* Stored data
━━━━━━━━━━━━━━━━━━━━━━━━━━━━━━
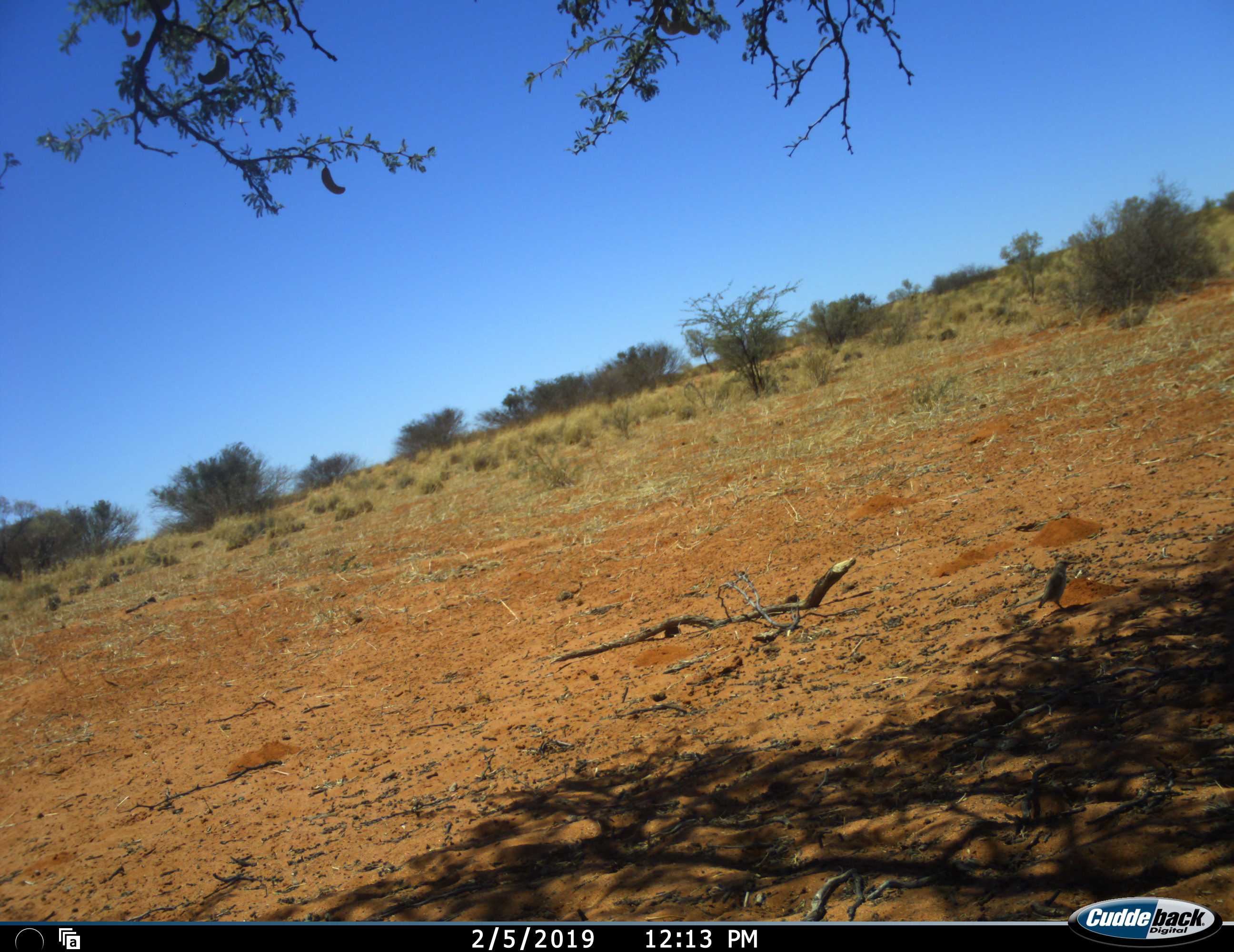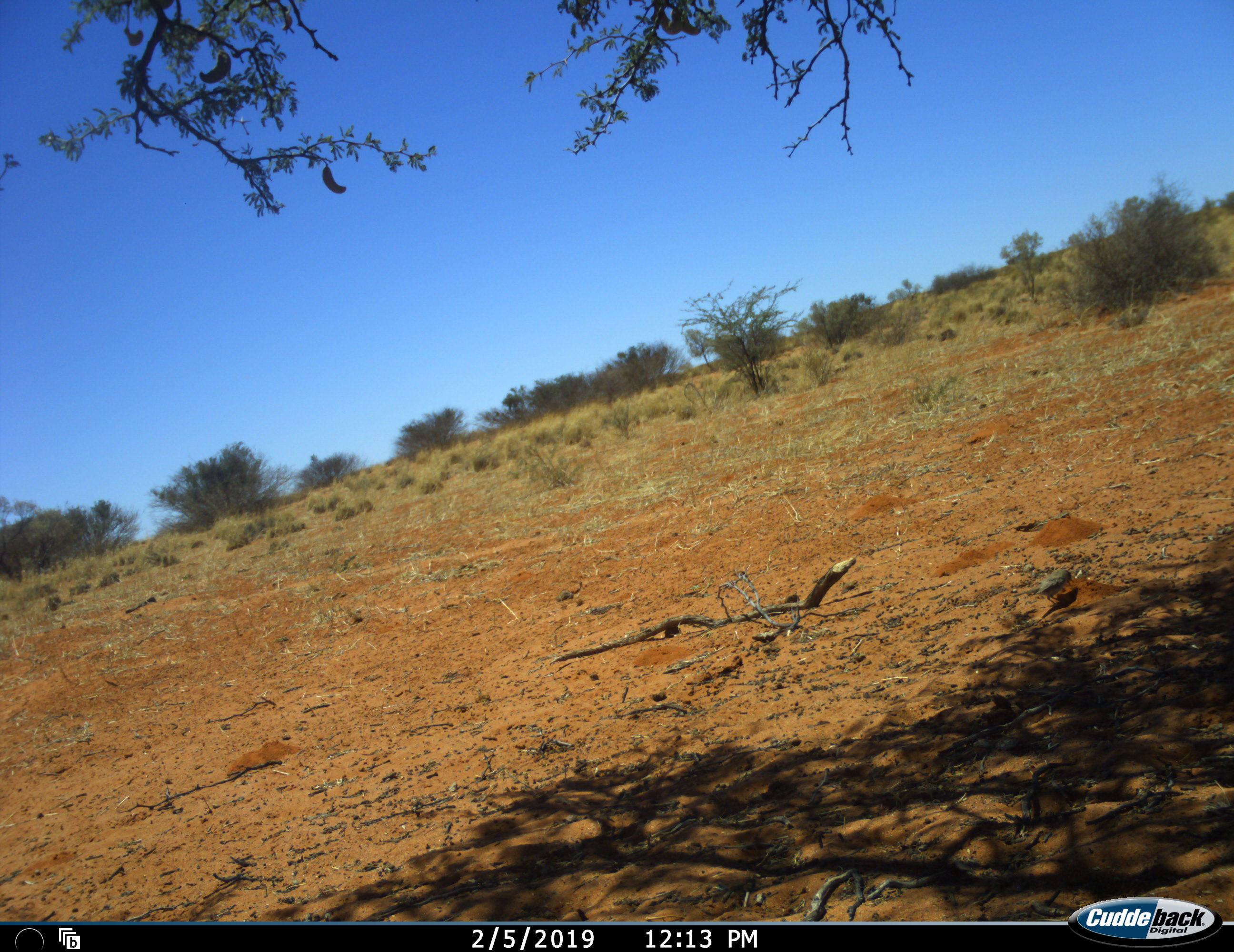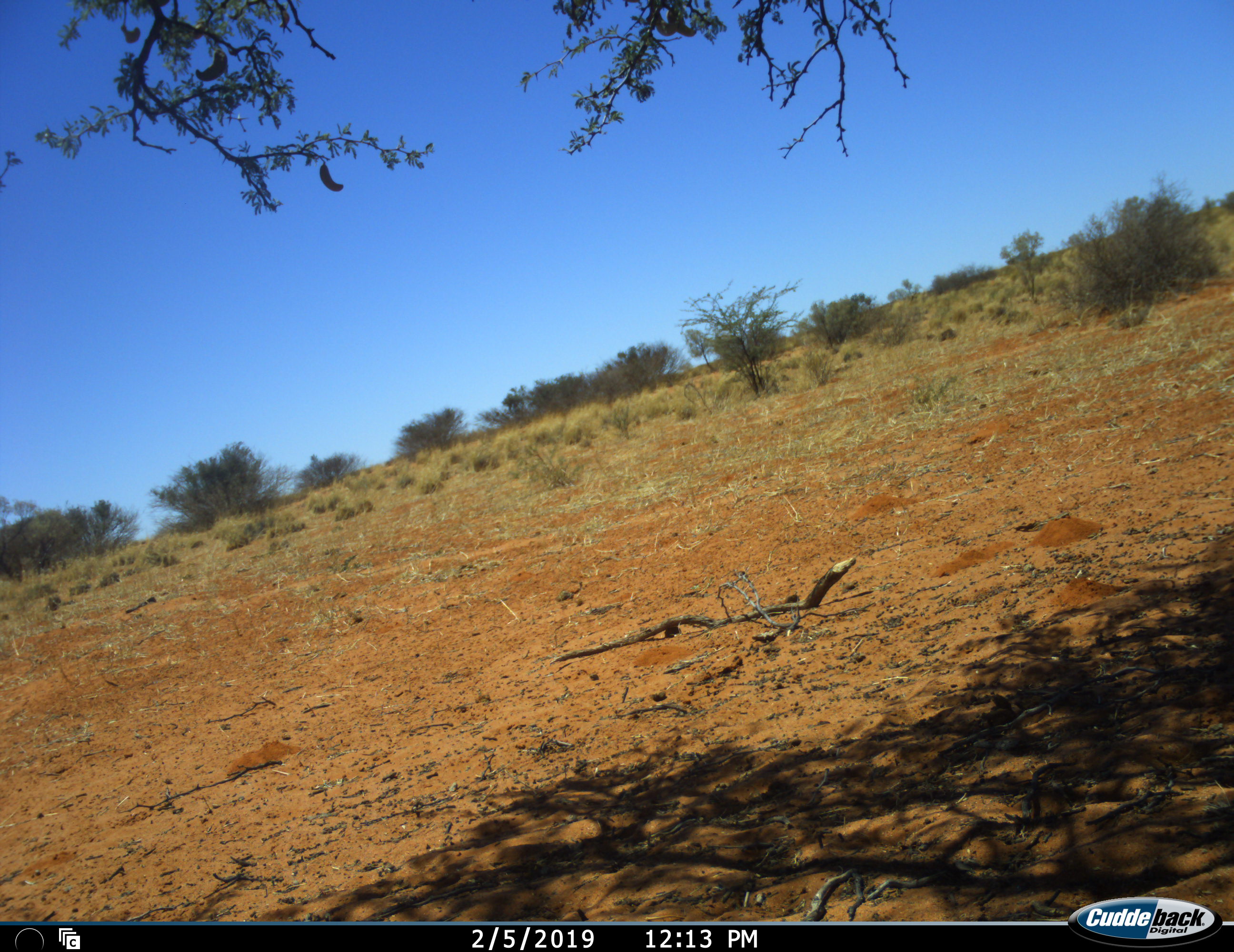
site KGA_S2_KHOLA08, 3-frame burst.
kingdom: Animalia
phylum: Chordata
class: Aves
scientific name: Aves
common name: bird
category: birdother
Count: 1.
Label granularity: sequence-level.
━━━━━━━━━━━━━━━━━━━━━━━━━━━━━━
* What to produce
Transcribe exactly, please, the lines from the one with "phylum: Chordata" to the last line of the entries above, ends included.

* Result for this exercise
phylum: Chordata
class: Aves
scientific name: Aves
common name: bird
category: birdother
Count: 1.
Label granularity: sequence-level.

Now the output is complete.